Hreeza, shivering in the pouring rain, was beginning to wish that she had never come. This was no fit task for one old cat! She must have been thinking out loud, however, for a voice spoke scoldingly from nearby: “For one old cat, perhaps—but we are many. You wanted this, Hreeza. This was your great vision, and you have given us life and purpose again. Have courage in the miracle that you have wrought!”
Hreeza chuckled dryly. “Some miracle—a bunch of skinny-ribbed, patch-coated old vagabonds!” she snorted. But warm courage flooded back into her veins, and her old heart soared with pride. “Sentimental fool!” she told herself—but it felt good, nonetheless. Now, if only they could put their plans into action.
Back in Aerillia, Hreeza had thought the most difficult part of her mission would be persuading that little snippet of a Queen to provide winged bearers, and to let her go in secret. Once that part of the plan had been accomplished, however, and Hreeza had found herself dangling above the clouds in a swinging net, she had abruptly changed her mind. Surviving this, the old cat was convinced, would be the really tricky part. She had been wrong, though. After several days spent sneaking about in the rain and cold—always hungry and living in constant terror of being caught—Hreeza would gladly have climbed right back into that net—so long as there was the promise of a warm fire and a lavish meal at the end of the journey. Her convalescence in the Skyfolk citadel, the old cat thought disgustedly, had made her soft.
Nevertheless, Hreeza had persevered. She had crossed and recrossed the areas on the outskirts of her people’s lands, hunting the elusive chuevah: the lonely outcasts who had been ejected from the clan because of age, or sickness, or unfitness to hunt. Since the brutal Gristheena had begun her rule, there were more than there had ever been. One by one she had found them: timid, hunted, broken-down creatures, some barely holding on to the thread of life. She had cajoled them, persuaded them, tempted, badgered, nagged, and browbeaten them. She had hunted for them, found them shelter, and at the last had gathered them together into the most unlikely army that had ever been. And now she had brought them back to the heart of Steelclaw—to challenge Gristheena’s might, or die in the attempt.

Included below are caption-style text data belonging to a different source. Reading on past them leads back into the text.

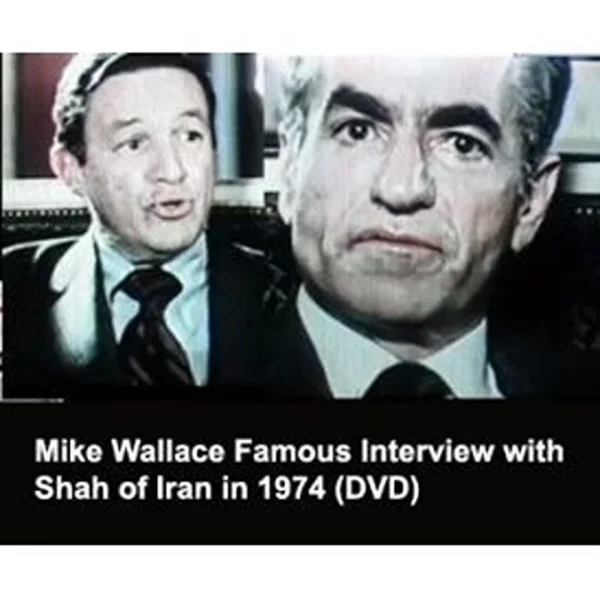 Shah's interview with Mike Wallace (DVD)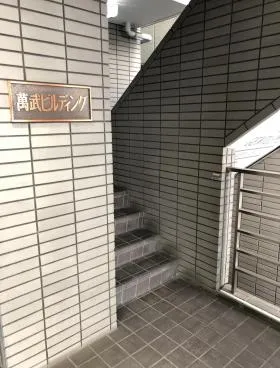 萬武ビルの外観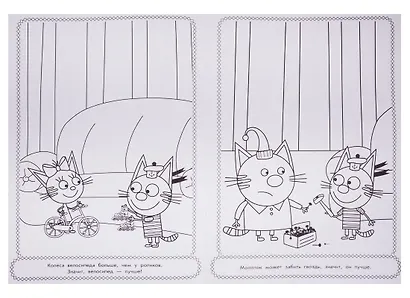 Раскраска-люкс "Три Кота" - фото 5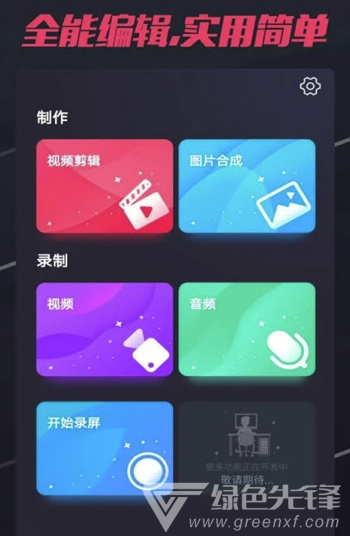 剪影app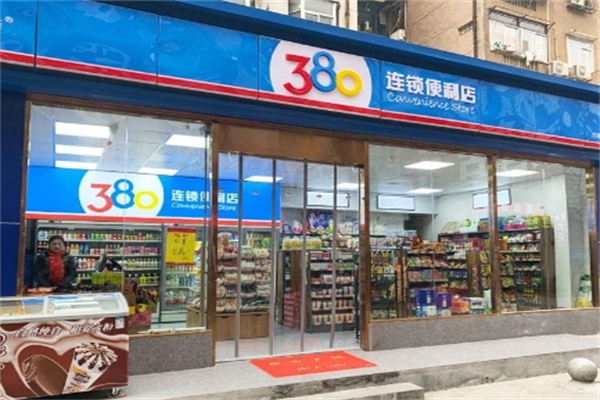 380便利店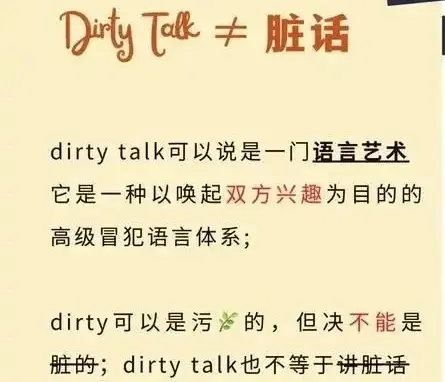 西檬之家s属性是什么?测测你的字母圈属性 一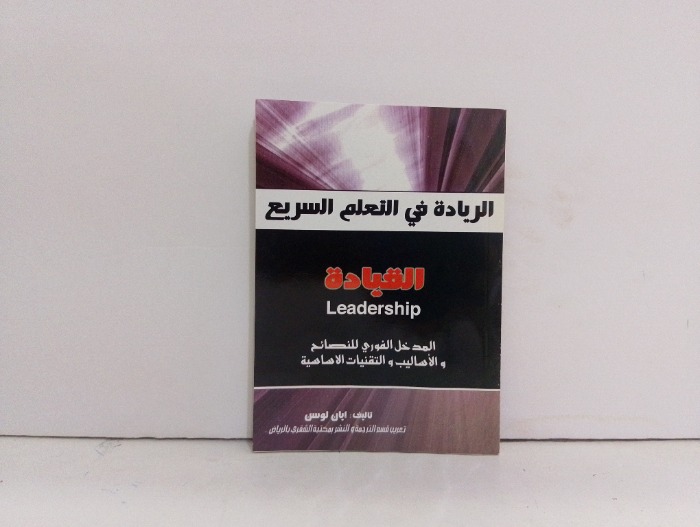 القيادة 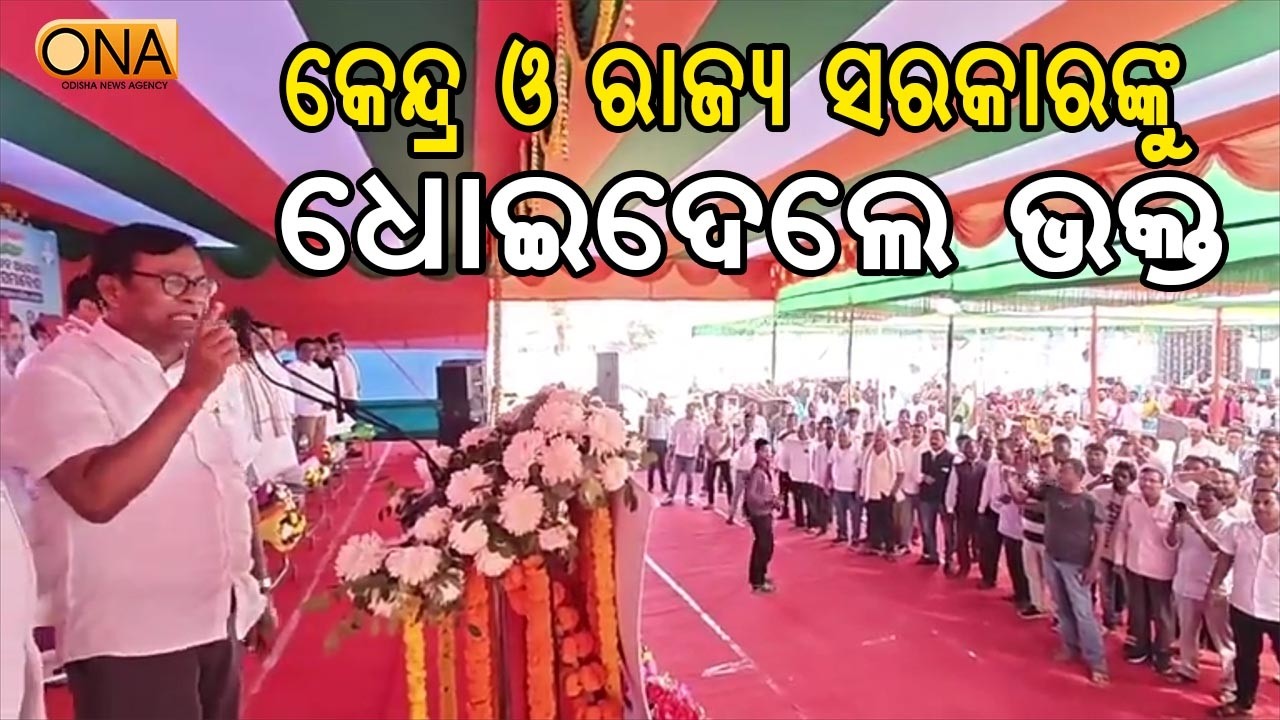 PCC President Bhakta Das Targeted Central & State Governments  || ONA KHABAR ||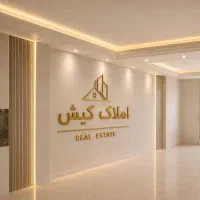 60 متری 1خواب خیابان سپاه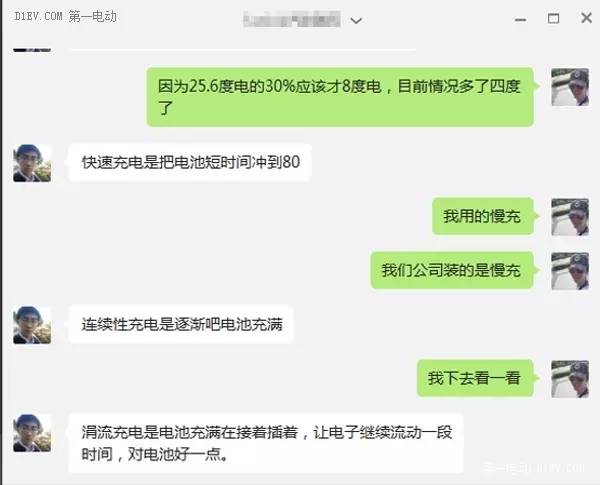 新車沒上牌可以抵押貸款嗎(抵押貸款上牌新車沒可以過戶嗎)? (http://banchahatyai.com/) 知識問答 第20張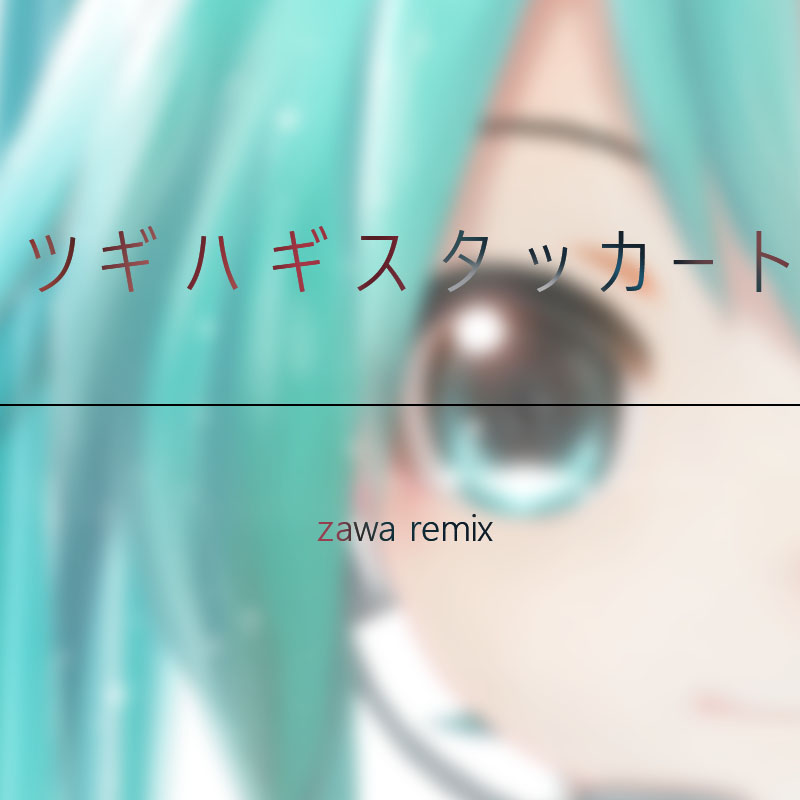 初音未来 - ツギハギスタッカート（ZAWA remix）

At the time of gathering and persuading her draggled forces to assert themselves, the old cat had thought that this must definitely be the hardest part of her task. Now, as she looked down into Steelclaw’s crater and saw the assembled masses of those who had once been her own people, she realized, with a chill of horror, just how wrong she had been.
“You old fool!” Hreeza muttered to herself. Whatever had possessed her? In the certain knowledge that she would not be able to hold her little band of chuevah together for long—either they would be discovered, so many of them together, or they would lose their courage one by one and slink ashamedly away—Hreeza had decided that she must strike as soon as possible. When she had heard from her spies that there would be a great meeting of cats in the crater, she had blessed her good fortune. But looking at her opponents now—all felines in their prime, well muscled and well fed—Hreeza’s heart misgave her, and she began to think that the trip through the air in that net must have addled her wits. If she did this thing, she would be leading her wretched band of followers, who had come to depend on her, to certain death.